Sunday, May 15, 2005

mumia abu jamal - death blossoms

death blossoms cover
In spite of his name, Mumia Abu Jamal isn't a confessional Muslim. He was part of a spiritual collective known as the MOVE Organization led by John Africa. Nevertheless, in his book (available free online) Death Blossoms: Reflections from a Prisoner of Conscience he meditates on his time in prison and shares the following experience in section called the Night of Power....


In Islam, during the holy month of Ramadan, it is said that one night is holiest of all: al Qadr, the Night of Power. According to Islamic belief, it was on this night that the Qu’ran was delivered to the Prophet Mohammed, and it is thus the holiest of all nights. On this night, prayers are granted “for everything that matters.”
The Night of Power is so deeply ingrained in the Muslim heart that a short chapter in the Qu’ran is devoted to it. It begins, as do all chapters therein, with the exclamation, “In the Name of God, the Compassionate, the Merciful,” and goes on thus:
Verily we have sent this
In the Night of Power.

And what will convey to you
What the Night of Power is?

The Night of Power is better
Than a thousand months:

The Angels and the Spirit descend in it,
By permission of their Lord,
For everything that matters.

It is Peace:
This until the rise of daybreak.

I will never forget the Night of Power that shook me, not during the holy month of Ramadan, but in the hot, humid summer of 1995, when I sat on death row’s Phase II with a date to die.
The sun had set behind the hills of West Virginia amid ominous thunderheads, and now the forces of nature struck like a divine assault team.
Lightning stabbed the earth as if in the throes of celestial passion, and so powerful were the bolts that the lights in the block – indeed, the whole jail – flickered out.
On Phase II, lights are kept burning twenty-four hours a day – bright during the day, dim at night – though in fact “dim” at two in the morning is hardly less than bright at noon.
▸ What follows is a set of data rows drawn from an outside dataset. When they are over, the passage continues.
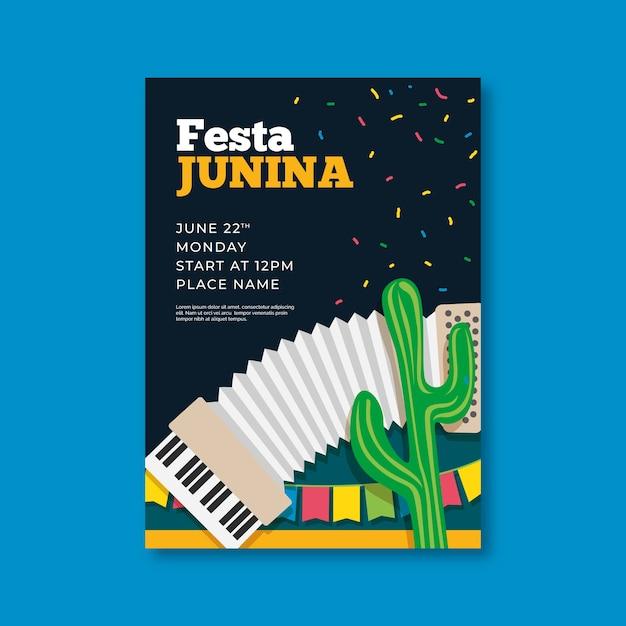 Шаблон флаера festa junina в плоском дизайне Бесплатные векторы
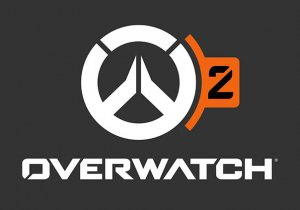 Overwatch 2 Game Profile Image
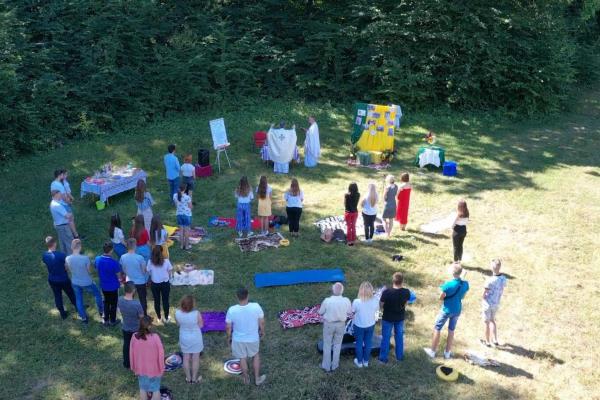 «Сервери християнської моралі»: у Борщівській ОТГ відбулася молодіжна зустріч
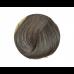 CENTURY, Крем-краска уход для волос 6.15, 100 мл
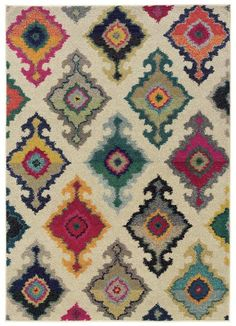 Bungalow Rose Terrell Tribal Ivory/Multi Area Rug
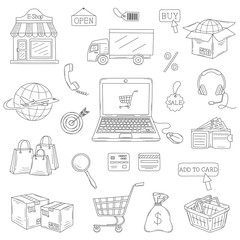 Vector set of hand drawn e-commerce icons set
Tonight – for now at least – it was completely dark.
I sat on the cool metal table and looked out into the night. Cell lights, hall lights, yard lights, black lights, perimeter lights, and lights on poles had died, and not even stars broke the black carpet. So dark!
Then: a splash of illumination that bathed the hills in blue light, a rolling boom-BOOM of thunder, and a rapid
procession of blinks as lights went out all over the prison complex. It happened again and again and again, and yet again – one sinuous bolt of lightning after the next forking the black sky, then white-washing it to midday brilliance for the brief space of an eye-blink.
I sat there in the first real darkness since my arrival to Phase II, transfixed by the display of such raw, primeval power. The strikes seemed so close, I felt the hair on my arms rise.
The storm moved westward, over the prison and across the hills, and in its magnificent wake, darkness reigned as man’s lights bowed their mechanical heads to the power it had unleashed.
There I sat in the darkness, with less than a month to live, yet I felt better than any other night I spent on Phase II. I felt better even than I did a few weeks later, the night my stay was granted. Why?
Then it dawned on me, like bright writing etched in my brain:

“Here is true power, my son.
See how easily it overwhelms man’s ‘power’?”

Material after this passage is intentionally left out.